Postagem revista e atualizada em 08.09.2016, às 10:49 horas: correção da data do início do Grito dos Excluídos no Brasil; e novamente às 19:08 horas para extrair palavras e frases repetidas. Com minhas desculpas.


2 comentários sobre “O grito coletivo dos excluídos da democracia

  1. NOS ANOS 1960/70, NÓS LUTAMOS E VENCEMOS OS GENERAIS E SEU GOVERNO DESPÓTICO… ENFRENTAMOS TANQUES DE GUERRA, METRALHADORAS E O DOI-CODI.

    Naquela época não havia internet… Só a Globo e a Folha imperavam no reino da comunicação… Agora é diferente. Para todo evento público, haverá sempre um celular filmando e um jornalista progressista relatando os fatos em tempo real. Não há mais como esconder a verdade, não há mais como enganar o povo, mentir e manipular os acontecimentos. O Temer sabe disso. Os fascistas que usurparam o Poder sabem disso. E por isso, tentam, a todo custo, sufocar os movimentos de resistência ao Golpe, antes que estes se tornem, como de fato já estão se tornando, incontroláveis.

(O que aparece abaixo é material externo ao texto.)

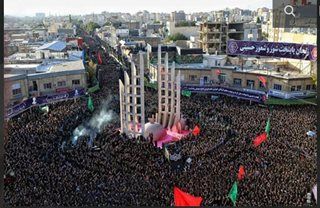 بیمه آسیا بزرگترین اجتماع عزاداری شیعیان جهان را تحت پوشش قرار داد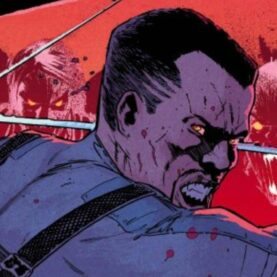 Evento Blood Hunt recebe capas com Blade e mais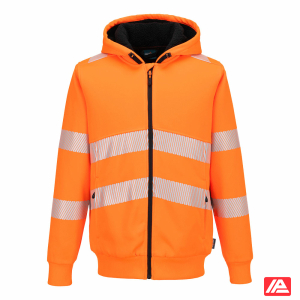 Portwest PW321 Χειμερινό φούτερ με φερμουάρ Hi-Vis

    A agressão que resultou na perda da visão de uma jovem, feita pela PM de São Paulo, somada à repressão a protestos pacíficos, as agressões injustificadas a manifestantes (último dia 4, aqui em São Paulo) e a jornalistas que tentam registrar a verdade dos fatos (v.g. o da BBC), isto, por si só, já constitui crime contra a humanidade, passível de julgamento pela Corte Internacional de Justiça.

    Não vamos dar trégua. Vamos resistir. Não nos curvemos diante de um punhado de canalhas que tentam tomar o Poder à força. Nós somos o Povo. Somos a força mais poderosa de uma República.

    Nesse momento de seguidas e patentes agressões aos mandamentos da Constituição Federal, temos não apenas o direito de resistir, mas também a obrigação de lutar, pacificamente que seja, pela consolidação da incipiente Democracia em nosso país, pelo restabelecimento do status quo e pela restauração da paz, da liberdade e da JUSTIÇA.